Friday, August 16th 2024
Path Tracing Makes its way to DOOM II in GZDOOM Community Mod
A GZDOOM community mod called "DOOM II: Ray Traced" has done the unthinkable—added path-traced lighting, shadows, and reflections to DOOM II. The mod uses high-resolution voxel models and other game assets from the Voxel DOOM Project, which replaces the game's 2D sprites as fully-fledged 3D models. Pretty much all of the game's textures also see an improvement. Where "DOOM II: Ray Traced" comes to light is its path-traced lighting, which uses ray tracing hardware of modern GPUs—nothing is pre-baked. The mod also supports NVIDIA DLSS 3 Frame Generation and AMD FSR 3.0 Frame Generation, to help step up performance. A gameplay video sees a GeForce RTX 4080 break a sweat rendering it at 4K. And to think the original DOOM II could run on an 80386—a processor simpler than a single NVIDIA CUDA core.A gameplay trailer video follows.
Source:
TweakTown
41 Comments on Path Tracing Makes its way to DOOM II in GZDOOM Community Mod
As for the game itself: remaking an old classic in a new engine like Black Mesa did with Half-Life is pure art. Simply adding RT and upping some textures is lazy.
Why it wouldn't worth a try ? it's free after all !
Is it the same experience as vanilla DOOM, of course not, but that's not the intent I think either. If it were, why even bother :)
Maybe it's worth reminding people that this is a free mod. People have put time and effort into this and made it available for everybody to enjoy. Time that they won't get back. Ever. Probably didn't receive proper financial compensation either. Yet all some people seem to be capable of saying is essentially "Eh, I don't like it"/"Thanks, I hate it"...
Alright.
The boxy voxel models combined with the modern lighting and effects gives this a bit of a "Minecraft with RTX" feel. With gratuitous amounts of blood, of course. It's a very particular look, but that's not a bad thing. I'm sure somebody out there loves it. Sometimes a look like this is what people are aiming for. Personally I find it charming. If it's not your thing, then maybe it would be best to just look the other way.
And what about the games I care about? I want ray traced snake.
I'm more impressed with Dragon Quest Builder 2 it's fairly pixelated, but look quite pleasing in terms of lighting and shading. The skies day to night transitions are kind of terrible however. The rest of the game otherwise looks pretty good though rather Chibi 3D pocket fighter in nature with a dragon ball style and we know the back drop reason for that of course.
Anyways this is just community mod so it's forgivable to be fair. It's pretty mixed in some ways it's a real atrocity, but in other ways it's interesting.
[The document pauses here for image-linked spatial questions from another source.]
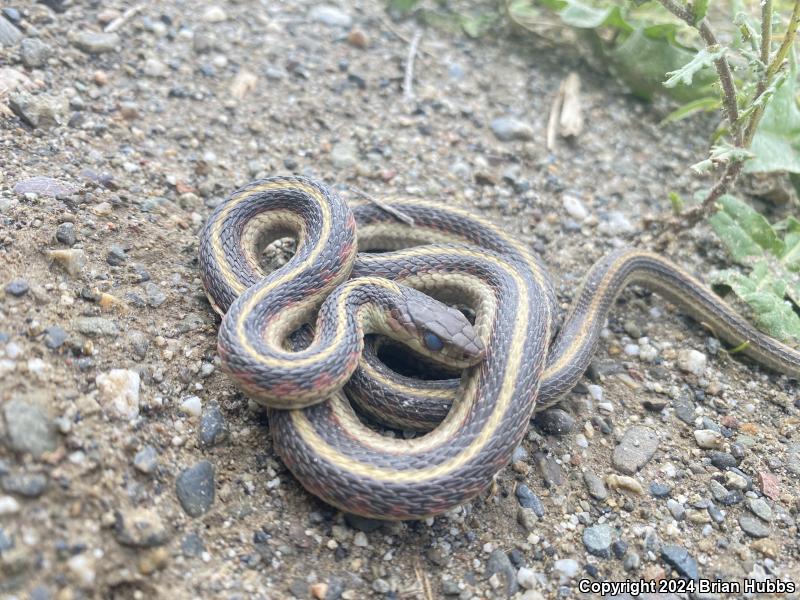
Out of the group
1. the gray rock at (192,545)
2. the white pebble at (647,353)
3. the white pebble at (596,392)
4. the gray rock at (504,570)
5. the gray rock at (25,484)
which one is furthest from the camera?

At least system requirements aren't steep I guess.
It isn't enviro friendly so its a crap.
edit
If we really want to save this planet we need way more efficient hardware ( than rtx 4080 or even 5080 ) to run RT effects.
Imo, if you put time into recreating such a classic, then do it properly, like Crowbar Collective did with Black Mesa. Otherwise, it's wasted effort.
Something else I did say: Regarding Black Mesa -- that ended up taking endless years and man hours to complete and costing money. Apples to oranges. My good man, if we really wanted to save the planet we would need zero hardware to run RT effects :D
Like I said, if you put your mind to doing something, do yourself the favour of doing it properly.
Played a bit of this RT mod, it's extremely well done for an initial release.
We also need eco friendly drivers which will force harware to work in energy efficient - undercloaking - regime if they detect hard gamer as a load on GPU.
And we also need to promote energy efficiency awaresness in hard gamers communities.
Cool games dont need a lot power to run on cool hardware. So if hardware is hot it means game is a crap or hardware is a crap or both.
Anyway, it's off topic, so let's get back to Doom, shall we?
People are allowed to make smaller projects, tech demos and experiments. If one person or a very small team of people decides to do something, it's an effort just as valid as the efforts of a team of hundreds of people. Arguably even more so, when it's being provided for free.
There are many examples of smaller mods for popular games that have been combined into large "definitive remaster" mods that rival the efforts of large game studios. In a similar fashion, many of the pieces of software you use on a daily basis use in some form libraries that individuals or small teams worked on and provided for free use. It's the same idea and it works.
Please, do the others a favour and be more positive.
Game does not work with non steam version. It will either not launch, or does not render correctly. It also has an intro clip witch is quite annoying as it is unskippable. Nobody likes unskippable intros and promos guys.
It's also not possible to sideload bigger mods like brutal doom - they cause this version of GZDOOM to crash.
All in all, good idea, but very un-polished. Adding support for the GOG and Bethesta versions of the iWads would be a great start.